From The Calgary Stampede

Calgary, Alberta, Canada - They're often called blacksmiths because they work with iron. They usually call themselves farriers or horseshoers. Whatever you call them, David Varini of Dalry, Ayrshire, Scotland, is the 2013 World Champion.

He first came to the Calgary Stampede's World Championship Blacksmiths' Competition (WCBC) presented by Mustad in 2004, Varini remembers, and then didn't return until 2008. That year, he was Reserve Champion.

From then on, says the 34-year old professional farrier, "It's become a bit of an obsession with me - to take it one step further and win it.
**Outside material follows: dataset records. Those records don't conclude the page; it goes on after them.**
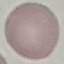

It is uninfected.

preparation = thin blood film
stain = Giemsa
capture = smartphone through the microscope eyepiece
image type = automatically extracted cell patch, resized to 64 × 64 pixels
State which parasite is depicted.
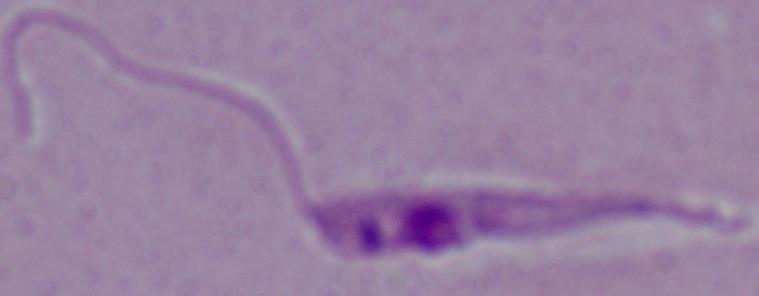

This is Leishmania.

magnification: 1000x
modality: micrograph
I feel more relief than joy at the moment."

Between that runner-up finish in 2008, and this year's victory, Varini's best outcome at the Stampede was third last year. He did achieve a measure of success by being a member of the winning four-man team in 2010, 2011 and 2012.

"I don't do lots of competitions every year," Varini says. "The ones I do mean a lot to me, so I put in quite a lot of prep time. For 3 months prior to the Stampede, I pretty much spend my life between my anvil and my forge. I finish my day work and then it's practice, practice, practice."

Varini's win in this year's WCBC snaps a streak of four consecutive victories by Englishman Steven Beane of Northallerton, Yorkshire. Beane was one of the five competitors who made it to Sunday's final round and finished fourth.

Three strenuous days at Heritage Park with smiths earning points in ten classes narrowed the field of 62 entrants from 15 countries down to ten competitors. The ten semi-finalists moved to the Stampede's Big Top on Sunday morning and were each tasked with shoeing the front feet of a randomly selected horse in no more than an hour. After a break to check their equipment and catch their breath, five finalists then had to shoe the back feet of that same horse.

Judges James Blurton of Wales and Canadian farrier Nathan Powell assessed each farrier's work on the quality of shoe forging, finish and nail placement as well as preparation and balance of the horses' feet in a blind judging process.

Reserve Champion, or runner-up, in the WCBC was Matthew Randles of Biddulph, Staffordshire, England, in only his second visit to the Stampede.

Randles, who also won the shoeing and forging competitions, said, "I thought it was going well. It's an amazing feeling. I can't believe it. It's a pleasure to compete against these guys. There are some top guys here - serious guys."

Grant Moon of Wales, the only five-time WCBC winner, was third this year and took the best-shod title. Beane was fourth and Englishman Jonathan Nunn was fifth.

Semi-finalists who did not make the final were Jack Casserly of England, Jesper Eriksson of Sweden, and Scotland's Devin Crerar - who was named Rookie of the Year and Englishmen David Smith and Nigel Fennell.

The four-man team draft championship went to the quartet of Nunn, Moon, Eriksson and Askel Vibe of Norway.

"In spite of a rough start, we recovered strong," commented Erik Swanby, chair of the Stampede Blacksmith committee. "We just put our heads down and went.

"Anybody in the top ten or fifteen could have won this year. It's quite a humbling experience to get to the top. I'm sure, when things settle down a little bit, I'll be able to look at it and enjoy it more."